SHIPPING container handler, Patrick Stevedores, gave the WA shipping industry a peak at its futuristic national stevedoring plans at a presentation to industry and government in Fremantle last week.

The company says its robotic container ship unloaders will revolutionise the stevedoring industry, cutting operation and maintenance costs by up to 40 per cent and improving safety and efficiency on the waterfront.

Since 1996 Patrick, in joint venture with Sydney University and Finnish fork-lift manufacturer Sisu/Kalmar, have been developing the Automated Straddle Carriers (ASC) at its Brisbane terminal in conjunction with the COSCO shipping line.

The plan is to roll-out the system throughout Patrick Stevedores’ Australian operations during the next decade.

After the meeting, Sea Freight Council of Western Australia (SFCWA) executive officer David Marshall said while automation of Patrick’s Fremantle operation appeared to be a way off, the council was supportive of the plan.

He said the meeting was very positive.

“It has received very good industry support,” Mr Marshall said.

“As far as Patrick is concerned, they have put a lot of time and money into the project.

“They expect all terminals to become automated.”

However, he said while Patrick’s presentation was very impressive it was important the system be able to handle current industry requirements.

“Nobody wants to go backwards, it needs to be as good as, or better,” Mr Marshall said.

Currently the national (container) hourly lifts average is 28, while Patrick’s automated system averages 25 lifts an hour.

However, this is with the use of old cranes, and it is hoped new cranes will increase the average to equal or better than the national average. 

Mr Marshall said it was hoped any cost-savings would be passed on to customers.

The development is at the forefront of the industry and is being watched by stakeholders worldwide.

While manual straddle carriers are common in most ports around the world, the technology Patrick Technology has developed removes the need for a manual operation cabin.

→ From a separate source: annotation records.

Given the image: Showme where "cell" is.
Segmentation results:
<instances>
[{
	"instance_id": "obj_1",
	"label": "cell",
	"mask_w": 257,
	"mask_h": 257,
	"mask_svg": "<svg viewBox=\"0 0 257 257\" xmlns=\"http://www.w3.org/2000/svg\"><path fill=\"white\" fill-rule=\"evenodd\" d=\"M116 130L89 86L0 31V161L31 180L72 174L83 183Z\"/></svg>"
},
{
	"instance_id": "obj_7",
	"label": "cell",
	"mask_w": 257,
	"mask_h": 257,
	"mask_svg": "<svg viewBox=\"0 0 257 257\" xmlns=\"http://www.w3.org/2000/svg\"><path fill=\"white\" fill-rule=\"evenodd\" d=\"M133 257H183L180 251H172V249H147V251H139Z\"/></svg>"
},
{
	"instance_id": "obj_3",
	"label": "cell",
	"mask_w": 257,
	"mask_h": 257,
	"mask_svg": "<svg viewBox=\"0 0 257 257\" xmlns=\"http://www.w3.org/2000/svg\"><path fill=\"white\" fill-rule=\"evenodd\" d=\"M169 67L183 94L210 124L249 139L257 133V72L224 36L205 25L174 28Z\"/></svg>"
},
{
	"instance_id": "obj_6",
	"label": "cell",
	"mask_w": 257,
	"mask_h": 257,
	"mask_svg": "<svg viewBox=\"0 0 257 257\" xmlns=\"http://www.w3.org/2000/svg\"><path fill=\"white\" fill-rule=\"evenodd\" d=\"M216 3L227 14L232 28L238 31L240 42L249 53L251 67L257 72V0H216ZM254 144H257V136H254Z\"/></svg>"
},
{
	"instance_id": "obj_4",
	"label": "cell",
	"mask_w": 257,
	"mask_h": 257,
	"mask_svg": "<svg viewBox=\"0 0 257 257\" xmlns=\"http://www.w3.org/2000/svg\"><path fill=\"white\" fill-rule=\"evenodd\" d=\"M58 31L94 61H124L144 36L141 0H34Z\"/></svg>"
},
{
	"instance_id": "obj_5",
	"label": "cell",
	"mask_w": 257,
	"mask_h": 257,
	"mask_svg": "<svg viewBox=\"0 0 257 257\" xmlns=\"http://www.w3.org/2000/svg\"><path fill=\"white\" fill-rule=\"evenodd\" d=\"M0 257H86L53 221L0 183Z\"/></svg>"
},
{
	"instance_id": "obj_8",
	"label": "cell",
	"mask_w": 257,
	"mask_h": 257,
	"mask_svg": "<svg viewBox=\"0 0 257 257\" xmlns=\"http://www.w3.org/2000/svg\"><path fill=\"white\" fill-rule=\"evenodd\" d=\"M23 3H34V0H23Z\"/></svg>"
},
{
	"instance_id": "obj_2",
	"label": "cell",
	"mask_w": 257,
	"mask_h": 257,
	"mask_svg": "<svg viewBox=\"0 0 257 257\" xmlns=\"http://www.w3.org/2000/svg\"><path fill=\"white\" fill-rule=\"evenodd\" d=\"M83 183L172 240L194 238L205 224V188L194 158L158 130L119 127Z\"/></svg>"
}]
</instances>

The ASC can operate continuously, during periods of reduced visibility, and with no need to cease operations for change of shift or driver breaks.

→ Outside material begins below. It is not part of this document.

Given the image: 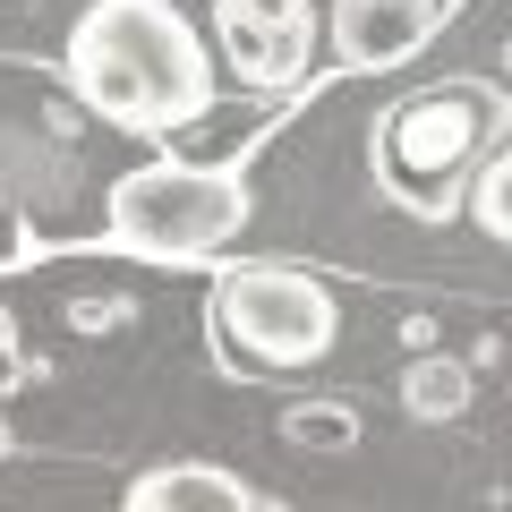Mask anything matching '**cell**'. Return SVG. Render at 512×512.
I'll return each mask as SVG.
<instances>
[{"instance_id": "11", "label": "cell", "mask_w": 512, "mask_h": 512, "mask_svg": "<svg viewBox=\"0 0 512 512\" xmlns=\"http://www.w3.org/2000/svg\"><path fill=\"white\" fill-rule=\"evenodd\" d=\"M0 384H18V325L0 316Z\"/></svg>"}, {"instance_id": "5", "label": "cell", "mask_w": 512, "mask_h": 512, "mask_svg": "<svg viewBox=\"0 0 512 512\" xmlns=\"http://www.w3.org/2000/svg\"><path fill=\"white\" fill-rule=\"evenodd\" d=\"M214 52L248 86H299L316 52L308 0H214Z\"/></svg>"}, {"instance_id": "8", "label": "cell", "mask_w": 512, "mask_h": 512, "mask_svg": "<svg viewBox=\"0 0 512 512\" xmlns=\"http://www.w3.org/2000/svg\"><path fill=\"white\" fill-rule=\"evenodd\" d=\"M402 410H410V419H427V427L461 419V410H470V367H461V359H410Z\"/></svg>"}, {"instance_id": "7", "label": "cell", "mask_w": 512, "mask_h": 512, "mask_svg": "<svg viewBox=\"0 0 512 512\" xmlns=\"http://www.w3.org/2000/svg\"><path fill=\"white\" fill-rule=\"evenodd\" d=\"M120 512H265V504H256V487L231 478L222 461H163V470H146L128 487Z\"/></svg>"}, {"instance_id": "12", "label": "cell", "mask_w": 512, "mask_h": 512, "mask_svg": "<svg viewBox=\"0 0 512 512\" xmlns=\"http://www.w3.org/2000/svg\"><path fill=\"white\" fill-rule=\"evenodd\" d=\"M504 69H512V43H504Z\"/></svg>"}, {"instance_id": "6", "label": "cell", "mask_w": 512, "mask_h": 512, "mask_svg": "<svg viewBox=\"0 0 512 512\" xmlns=\"http://www.w3.org/2000/svg\"><path fill=\"white\" fill-rule=\"evenodd\" d=\"M444 0H333V52L342 69H402L436 35Z\"/></svg>"}, {"instance_id": "3", "label": "cell", "mask_w": 512, "mask_h": 512, "mask_svg": "<svg viewBox=\"0 0 512 512\" xmlns=\"http://www.w3.org/2000/svg\"><path fill=\"white\" fill-rule=\"evenodd\" d=\"M248 222L231 171L205 163H137L128 180H111V239L128 256H154V265H188V256H214L222 239Z\"/></svg>"}, {"instance_id": "2", "label": "cell", "mask_w": 512, "mask_h": 512, "mask_svg": "<svg viewBox=\"0 0 512 512\" xmlns=\"http://www.w3.org/2000/svg\"><path fill=\"white\" fill-rule=\"evenodd\" d=\"M512 146V103L478 77H444V86L410 94L376 120V171L384 188L419 214H461L470 180Z\"/></svg>"}, {"instance_id": "9", "label": "cell", "mask_w": 512, "mask_h": 512, "mask_svg": "<svg viewBox=\"0 0 512 512\" xmlns=\"http://www.w3.org/2000/svg\"><path fill=\"white\" fill-rule=\"evenodd\" d=\"M282 436H291L299 453H350V444H359V419H350L342 402H299L291 419H282Z\"/></svg>"}, {"instance_id": "10", "label": "cell", "mask_w": 512, "mask_h": 512, "mask_svg": "<svg viewBox=\"0 0 512 512\" xmlns=\"http://www.w3.org/2000/svg\"><path fill=\"white\" fill-rule=\"evenodd\" d=\"M470 214H478V231H487V239H504V248H512V146L470 180Z\"/></svg>"}, {"instance_id": "4", "label": "cell", "mask_w": 512, "mask_h": 512, "mask_svg": "<svg viewBox=\"0 0 512 512\" xmlns=\"http://www.w3.org/2000/svg\"><path fill=\"white\" fill-rule=\"evenodd\" d=\"M214 325L239 342L248 367H316L342 342V299L308 265H231L214 291Z\"/></svg>"}, {"instance_id": "1", "label": "cell", "mask_w": 512, "mask_h": 512, "mask_svg": "<svg viewBox=\"0 0 512 512\" xmlns=\"http://www.w3.org/2000/svg\"><path fill=\"white\" fill-rule=\"evenodd\" d=\"M69 86L137 137H171L214 111L205 35L171 0H86V18L69 26Z\"/></svg>"}]
</instances>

Each automated carrier will be manufactured by Sisu/Kalmar at a cost of around $1 million, and Patrick has poured money into developing and testing the technology.

Just last month Patrick signed a deal with the Port of Brisbane to spend $100 million to develop its automated container terminal service in Queensland.

Patrick’s Fremantle terminal is anticipated to receive the new straddle carriers in 2008 — one of Patrick’s last terminals behind Brisbane, Sydney and possibly Melbourne.

It is understood that up to 16 automated straddle carriers will be installed at Fremantle.

However, Fremantle Ports said Patrick had not provided any firm details of its plans or timing intentions for further development of cargo-handling infrastructure at its Fremantle container terminal.

Currently there are two main container handlers in Fremantle’s Inner Harbour port – Patrick Stevedores and P&O.

Western Stevedores operates a smaller facility.